Two votes for Russian. Okay, I will start reading their care sheets first and see if it is something we can handle correctly. I just wanted to see which torts personalities come closest to the friendly nature of our sully. Thank you!


----------



## Jodie (Jan 28, 2015)

I think Russians are great too. I am not sure reading this, and may be misunderstanding its early, but a Russian and Sulcata will need to be kept in seperate enclosures


----------



## Morlas Mama (Jan 28, 2015)

Housing in separate habitats is the plan. This is why I can not get a second sully. I do not have the land for a second one and they grow too large for traditional tort habitats. I need something that grows smaller so it can be seperated into it's own environment. And I'd like to get something with the closest tortitude to the sulcata.


----------



## Jodie (Jan 28, 2015)

I just rescued a couple of Russias, but so far i am really enjoying the outgoing friendly personality of one of them. The other is sick, so i am not judging her yet. Even though Russians are small they need fairly large areas. Not like a Sulcata though. They also hibernate, so that requires some research to know how to provide winter care. I don't have Sulcatas, so can't compare the 2 though. Good luck. My very 1st tortoise was a Christmas present for my oldest son. He moved out n i kept Mort. They are addictive. I have 5 Leopards and 2 Russians now lol.


----------



## leigti (Jan 28, 2015)

Russians do not have to hibernate. It's up to you. and you should not hibernate them the first year you have them to make sure they are healthy.


----------



## Jodie (Jan 28, 2015)

Agreed, but it sounds like from what i read, keeping them up has some special requirements right?


----------



## Iochroma (Jan 28, 2015)

I don't think their requirements are that special. You can do it
You might be surprised to learn how close Spokane's climate is to their native habitat. High & dry.

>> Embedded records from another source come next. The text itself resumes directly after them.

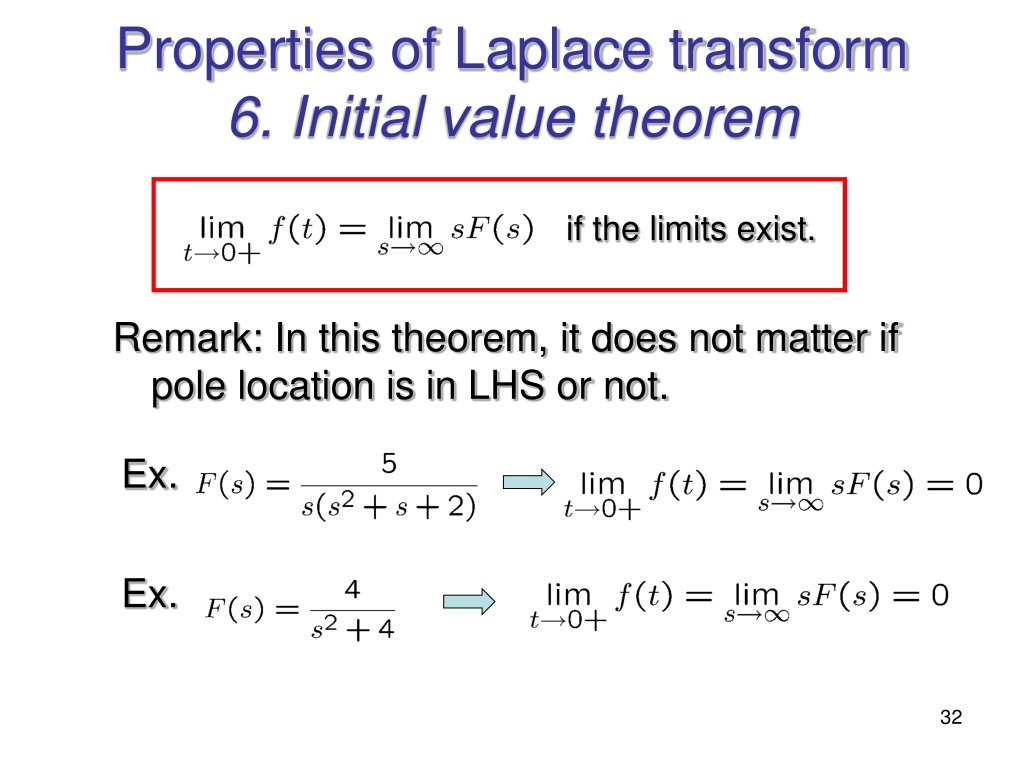 Properties of Laplace transform
6. Initial value theorem

$\lim_{t \to 0+} f(t) = \lim_{s \to \infty} sF(s)$ if the limits exist.

Remark: In this theorem, it does not matter if pole location is in LHS or not.

Ex. $F(s) = \frac{5}{s(s^2+s+2)}$ $\lim_{t \to 0+} f(t) = \lim_{s \to \infty} sF(s) = 0$

Ex. $F(s) = \frac{4}{s^2+4}$ $\lim_{t \to 0+} f(t) = \lim_{s \to \infty} sF(s) = 0$

32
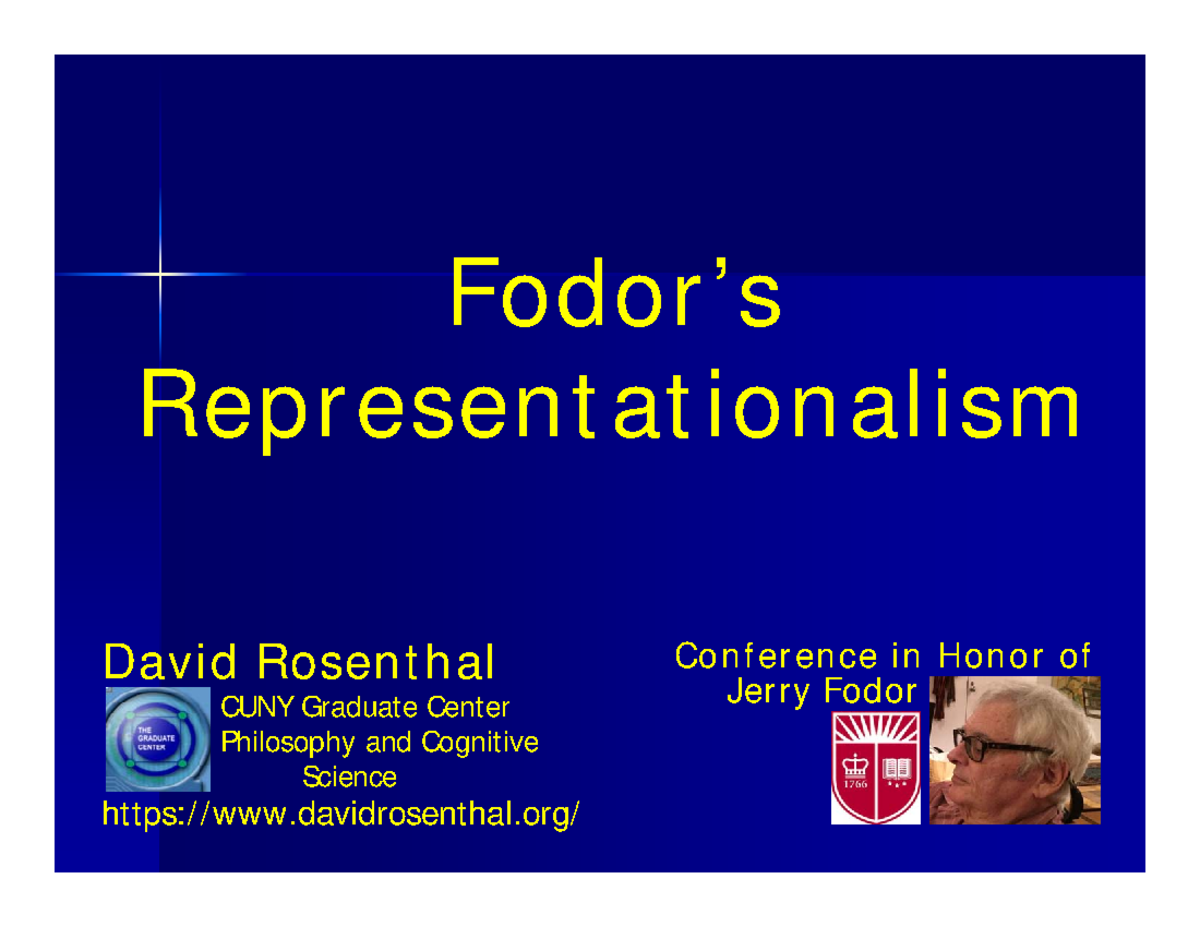 Fodor's Representationalism

David Rosenthal

THE GRADUATE CENTER

CUNY Graduate Center
Philosophy and Cognitive Science

https://www.davidrosenthal.org/

Conference in Honor of Jerry Fodor

1766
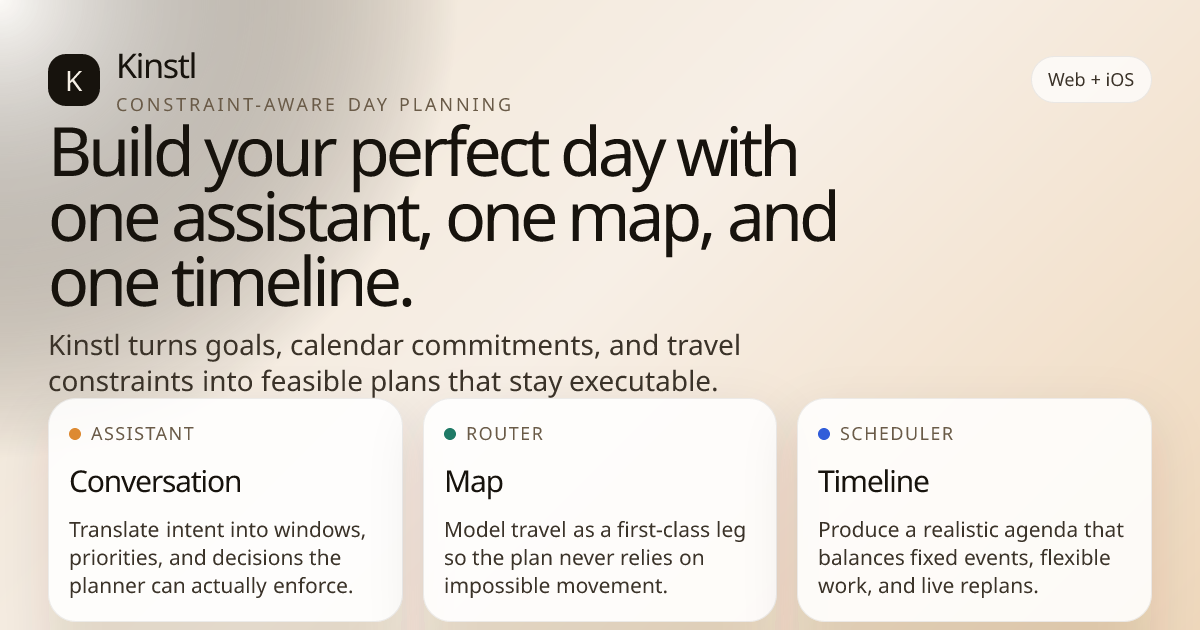 K

Kinstl

CONSTRAINT-AWARE DAY PLANNING

Web + iOS

Build your perfect day with one assistant, one map, and one timeline.

Kinstl turns goals, calendar commitments, and travel constraints into feasible plans that stay executable.

ASSISTANT

Conversation

Translate intent into windows, priorities, and decisions the planner can actually enforce.

ROUTER

Map

Model travel as a first-class leg so the plan never relies on impossible movement.

SCHEDULER

Timeline

Produce a realistic agenda that balances fixed events, flexible work, and live replans.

Moderators: I wonder if this thread should be moved? It's not really a debate.


----------



## leigti (Jan 28, 2015)

Jodie said:


> Agreed, but it sounds like from what i read, keeping them up has some special requirements right?


12 to 14 hours of daylight and warm temperatures in the indoor enclosure. that's it


----------



## smarch (Jan 29, 2015)

Yup like everyone said a Russian is definitely the tort you want. They're full of spunk and let nothing stop them (so be sure to escape-proof any enclosure, I swear my guy could scale a vertical wall if he tried)
No extra requirements to keep them awake in the winter, sometimes you just have to keep on the day lights longer because some instinctually slow and eat less when it gets cooler... I read about it here all the time but my Nank has never slowed, its like he doesnt even know its winter here!


----------